Segment Start: EXTRACTED RECORDS

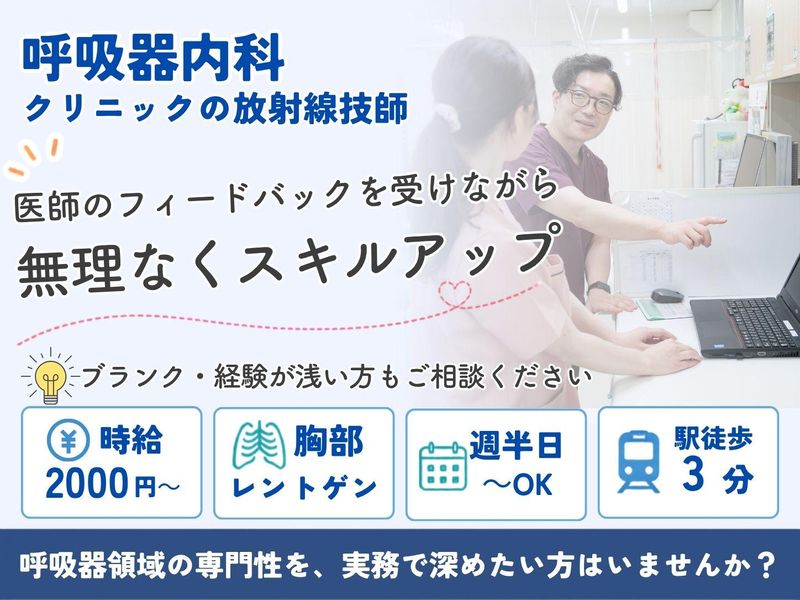 呼吸器内科
クリニックの放射線技師

医師のフィードバックを受けながら
無理なくスキルアップ

ブランク・経験が浅い方もご相談ください

¥ 時給
2000円～

胸部
レントゲン

週半日
～OK

駅徒歩
3 分

呼吸器領域の専門性を、実務で深めたい方はいませんか？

Segment End: EXTRACTED RECORDS

TASK OBJECTIVE: Every line above should be repeated exactly; pictures stay out of the copy.

EXERCISE OUTPUT:
 呼吸器内科
クリニックの放射線技師

医師のフィードバックを受けながら
無理なくスキルアップ

ブランク・経験が浅い方もご相談ください

¥ 時給
2000円～

胸部
レントゲン

週半日
～OK

駅徒歩
3 分

呼吸器領域の専門性を、実務で深めたい方はいませんか？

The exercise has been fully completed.